Its collapse has become the poster child of the Great Recession, but has anyone in finance and real estate learned anything? Ten years after the Lehman collapse, Bisnow reached out to an array of industry players to get their take on if its demise should have been predicted, whether it should have been saved, what — if anything — has changed and if something like it could ever happen again. 

 

Keith Breslauer — Patron Capital Partners Managing Director and Senior Partner, London

Bisnow: What was the climate like at the time of Lehman’s collapse?

I left Lehman 10 years before its collapse. As to the industry, the idea of confidence is a big deal. These firms historically operated with a large level of leverage. Confidence sells. I personally thought Lehman was the best firm I ever worked for. It had fantastic bosses and management, and I worked with great people. It was just an amazing firm. It had its challenges, as do all firms.

▸ Task instructions
**A)** In the Lehman interview excerpt, how long before Lehman's collapse did Keith Breslauer leave the firm?
**B)** The Lehman interview excerpt says Bisnow asked industry players for their take on several matters. List every one.

▸ Dataset content
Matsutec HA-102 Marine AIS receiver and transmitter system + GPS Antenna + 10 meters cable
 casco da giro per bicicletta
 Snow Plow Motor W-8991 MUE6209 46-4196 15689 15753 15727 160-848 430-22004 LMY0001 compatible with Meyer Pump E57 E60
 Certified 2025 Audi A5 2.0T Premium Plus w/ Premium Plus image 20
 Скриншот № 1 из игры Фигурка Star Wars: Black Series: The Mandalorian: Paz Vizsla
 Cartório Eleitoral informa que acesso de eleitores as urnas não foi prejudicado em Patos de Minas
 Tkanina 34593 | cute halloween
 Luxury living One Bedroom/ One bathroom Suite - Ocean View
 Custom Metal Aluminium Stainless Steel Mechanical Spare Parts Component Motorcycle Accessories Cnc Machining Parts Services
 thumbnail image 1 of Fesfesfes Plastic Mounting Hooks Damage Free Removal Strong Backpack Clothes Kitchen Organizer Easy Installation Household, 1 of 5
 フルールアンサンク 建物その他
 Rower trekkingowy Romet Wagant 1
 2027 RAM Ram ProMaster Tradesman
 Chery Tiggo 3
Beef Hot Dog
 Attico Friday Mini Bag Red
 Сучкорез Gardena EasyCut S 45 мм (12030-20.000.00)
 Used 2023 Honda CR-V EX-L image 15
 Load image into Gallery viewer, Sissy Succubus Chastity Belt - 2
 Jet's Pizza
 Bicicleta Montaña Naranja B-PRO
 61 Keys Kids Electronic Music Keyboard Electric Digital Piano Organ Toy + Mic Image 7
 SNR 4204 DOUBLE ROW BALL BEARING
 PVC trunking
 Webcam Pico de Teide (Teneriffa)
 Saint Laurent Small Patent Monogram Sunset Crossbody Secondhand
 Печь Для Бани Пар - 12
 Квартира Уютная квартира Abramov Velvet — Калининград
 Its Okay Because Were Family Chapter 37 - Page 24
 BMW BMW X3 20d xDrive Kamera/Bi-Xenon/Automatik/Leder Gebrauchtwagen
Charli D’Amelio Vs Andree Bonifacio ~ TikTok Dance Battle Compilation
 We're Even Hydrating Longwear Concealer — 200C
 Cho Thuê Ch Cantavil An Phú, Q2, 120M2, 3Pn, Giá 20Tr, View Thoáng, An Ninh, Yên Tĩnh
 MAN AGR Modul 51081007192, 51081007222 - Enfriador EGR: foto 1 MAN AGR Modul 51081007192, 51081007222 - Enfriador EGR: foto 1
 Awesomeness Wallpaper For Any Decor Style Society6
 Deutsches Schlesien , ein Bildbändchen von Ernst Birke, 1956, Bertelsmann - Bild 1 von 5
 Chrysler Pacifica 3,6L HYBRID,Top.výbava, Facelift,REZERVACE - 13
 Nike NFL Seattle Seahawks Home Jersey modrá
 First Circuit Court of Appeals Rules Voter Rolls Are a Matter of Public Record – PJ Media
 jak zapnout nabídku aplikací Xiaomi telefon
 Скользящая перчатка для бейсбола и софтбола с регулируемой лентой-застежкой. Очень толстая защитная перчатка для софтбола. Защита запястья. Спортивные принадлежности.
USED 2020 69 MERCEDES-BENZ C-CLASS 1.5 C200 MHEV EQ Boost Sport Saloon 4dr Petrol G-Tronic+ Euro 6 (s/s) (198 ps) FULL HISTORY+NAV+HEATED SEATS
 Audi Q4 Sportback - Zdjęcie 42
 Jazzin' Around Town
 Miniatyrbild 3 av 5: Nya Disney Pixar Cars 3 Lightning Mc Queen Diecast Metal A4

▸ Responses to the tasks
**A)** Ten years before its collapse.

**B)**
- Whether Lehman's demise should have been predicted
- Whether it should have been saved
- What, if anything, has changed
- Whether something like it could ever happen again